GSK filed its patent for Coreg in 1998, which expired in 2015. The biopharma company argued that Teva began to sell and market the drug “years before GSK’s patent on the use of carvedilol to treat heart failure had expired, and without taking appropriate steps to ensure its generic drug was approved only for non-patented uses.”

“Instead, Teva left one of Coreg’s two approved heart failure uses on its generic label and launched its product.

“Simply put, Teva sold a generic drug with a patented use on its label and marketed the drug, with the intent to capture the sales for that patented use. Liability here under the law of induced patent infringement is clear.”

GSK argued that “for all of Teva’s complaints, it is telling that it resorts to a blatantly misleading ‘question presented’ that relies on a premise—that Teva’s label ‘carved out’ the patented use—rejected by the jury and the Federal Circuit”.

“Teva also fails to mention that the ‘skinny-label’ issue impacts less than 30% of the damages. After launching with a ‘carve-out’ label, four years later, Teva went to a full label and never notified GSK, as required by law.
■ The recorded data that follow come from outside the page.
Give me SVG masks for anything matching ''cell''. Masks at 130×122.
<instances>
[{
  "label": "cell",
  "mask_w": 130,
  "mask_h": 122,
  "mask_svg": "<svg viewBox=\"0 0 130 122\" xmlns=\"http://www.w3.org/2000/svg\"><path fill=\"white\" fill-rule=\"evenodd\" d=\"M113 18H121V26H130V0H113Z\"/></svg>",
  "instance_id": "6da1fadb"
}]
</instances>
“In short, this case presents no novel issues under the law and concerns the liability of a party whose problems are of its own making. It presents no threat to generic companies who operate properly under the law of induced infringement as applied to generic drug labels—’skinny’ or not.”

Teva launched its generic version of Coreg in 2007, which GSK initially received approval for in 1995. The drug is used for treating hypertension, congestive heart failure (CHF), and left ventricular dysfunction (LVD).

When asked by LSIPR for comments, GSK declined, while Teva did not respond immediately.